Mucho más fácil es alcanzar una felicidad en pequeñas dosis, la que vulgarmente conocemos como “sentirse a gusto”, aunque sea por tan sólo un breve instante. Es esa grata sensación de tranquilidad casi siempre asociada a una experiencia física, como la caricia del sol que nos hará entornar los ojos, el calorcillo que en un día helador nos reconforta el cuerpo, el dulce abandono de un momento de paz y de silencio tras una jornada de trabajo o la cercanía del amigo.
Pero, para sentirse a gusto ¿es suficiente una sensación corporal, cuando –como suele con frecuencia ocurrir– una realidad preocupante o angustiosa nos tiene el ánimo alterado o en suspenso? Porque en tales circunstancias, muchos se preguntan ¿cómo puede uno “sentirse a gusto”, aunque sea por poco tiempo? La respuesta es que siempre –en medio de la tristeza, incluso– podremos encontrar cierto respiro. Como también, podremos casi siempre hallar algún atisbo de esperanza. Puede ser, por ejemplo, la sensación real o acariciada de que las cosas van algo mejor. O que, simplemente, no empeoran. O que la vida nos va sacando, poco a poco, del pozo en que caímos. Es decir, tomarse las cosas con deportividad.
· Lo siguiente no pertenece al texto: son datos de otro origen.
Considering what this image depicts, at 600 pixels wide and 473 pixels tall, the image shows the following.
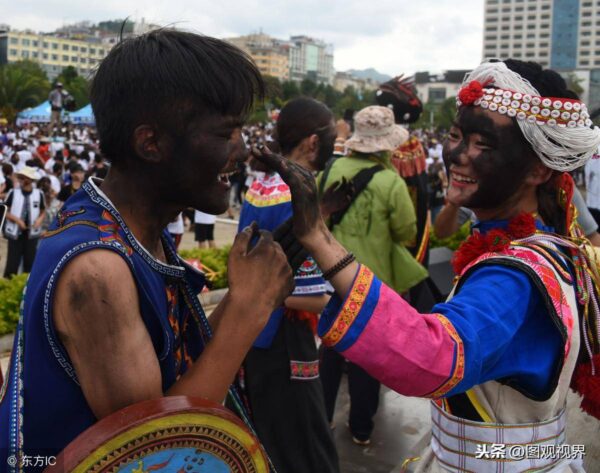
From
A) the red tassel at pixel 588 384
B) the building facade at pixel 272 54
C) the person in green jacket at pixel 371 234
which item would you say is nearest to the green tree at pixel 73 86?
the person in green jacket at pixel 371 234

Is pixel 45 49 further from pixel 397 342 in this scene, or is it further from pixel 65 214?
pixel 397 342

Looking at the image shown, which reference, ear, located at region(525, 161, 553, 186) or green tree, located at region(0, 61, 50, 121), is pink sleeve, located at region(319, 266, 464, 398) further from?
green tree, located at region(0, 61, 50, 121)

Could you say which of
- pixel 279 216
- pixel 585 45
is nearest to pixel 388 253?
pixel 279 216

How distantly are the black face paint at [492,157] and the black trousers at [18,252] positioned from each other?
741 centimetres

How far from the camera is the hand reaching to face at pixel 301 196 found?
159cm

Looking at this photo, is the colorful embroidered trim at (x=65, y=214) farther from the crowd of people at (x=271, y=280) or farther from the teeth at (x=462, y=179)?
the teeth at (x=462, y=179)

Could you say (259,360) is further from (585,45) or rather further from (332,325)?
(585,45)

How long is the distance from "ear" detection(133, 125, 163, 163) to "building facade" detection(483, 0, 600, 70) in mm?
165581

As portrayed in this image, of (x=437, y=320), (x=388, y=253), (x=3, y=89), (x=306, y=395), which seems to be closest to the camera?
(x=437, y=320)

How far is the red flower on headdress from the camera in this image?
6.48 feet

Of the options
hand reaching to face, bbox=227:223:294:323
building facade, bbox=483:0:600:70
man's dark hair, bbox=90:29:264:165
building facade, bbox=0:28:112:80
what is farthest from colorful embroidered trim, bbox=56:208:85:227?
building facade, bbox=483:0:600:70

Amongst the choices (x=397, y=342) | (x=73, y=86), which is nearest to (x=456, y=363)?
(x=397, y=342)

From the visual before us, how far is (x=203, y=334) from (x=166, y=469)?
54cm

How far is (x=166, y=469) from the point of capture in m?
1.26
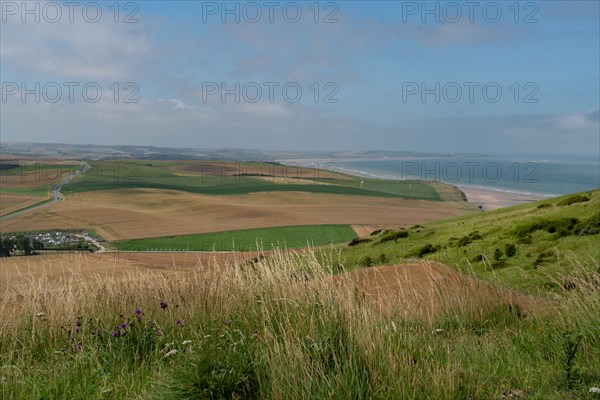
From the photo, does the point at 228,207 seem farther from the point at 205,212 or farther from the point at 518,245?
the point at 518,245

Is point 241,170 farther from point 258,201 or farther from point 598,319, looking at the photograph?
point 598,319

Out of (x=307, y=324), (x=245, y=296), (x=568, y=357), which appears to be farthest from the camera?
(x=245, y=296)

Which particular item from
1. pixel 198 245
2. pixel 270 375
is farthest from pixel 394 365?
pixel 198 245

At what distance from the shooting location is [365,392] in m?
4.54

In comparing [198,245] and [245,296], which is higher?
[245,296]

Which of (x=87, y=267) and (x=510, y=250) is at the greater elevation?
(x=87, y=267)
Buena táctica para no exagerar los problemas y plantearse si lo que nos ha ocurrido tendrá en realidad alguna importancia dentro de algún tiempo, porque, aunque no siempre podamos cambiar el rumbo de las cosas, siempre podemos adoptar ante ellas la mejor actitud.
Yo admiro a quienes, para “sentirse a gusto”, aunque sea sólo de vez en cuando, no necesitan un yate de equis metros de eslora, ni hacer un crucero por el Mediterráneo, ni viajar a Cancún, ni contar con una robusta cuenta en el banco, ni ser admirados por nadie, ni tener unos hijos que son una lumbrera, ni exhibir su riqueza a los amigos, ni tener una envidiable salud de hierro, ni llegar con tranquilidad a fin de mes. Yo admiro a quienes viven con un nivel de salud precario, o cargan con una pena sin remedio, o temen al futuro, o carecen de lo que hoy se tiene por indispensable, y aun así saben buscar refugio en las pequeñas cosas.
Son aquellos que desarrollaron el arte de saber sacar partido de un momento robado a su tristeza o su dolor, o incluso a su angustia; esos hombres sencillos que se resignan pero luchan por sobrevivir, que no ambicionan, que perdonan, que no se miran el ombligo, que siguen pensando, a pesar de todo, en los demás.
En términos humanos, más acá de la esperanza salvadora, el bienestar que alcanza esta gente que describo es algo así como la felicidad del pobre, pero no menor, seguramente, ni de menor calidad que la de aquéllos a quienes la vida sonríe plenamente. Es el bienestar de quienes se contentan con sentarse en un banco para pasar el tiempo, o con un buen plato de cocido, o con una ducha de agua bien caliente, o con unas sábanas limpias en la cama. Los que, a pesar de todo, son capaces de degustar la vida en el abrazo de una sombra amiga o de un rayo de sol sobre los párpados. Los que son capaces de encontrar la felicidad en las pequeñas cosas.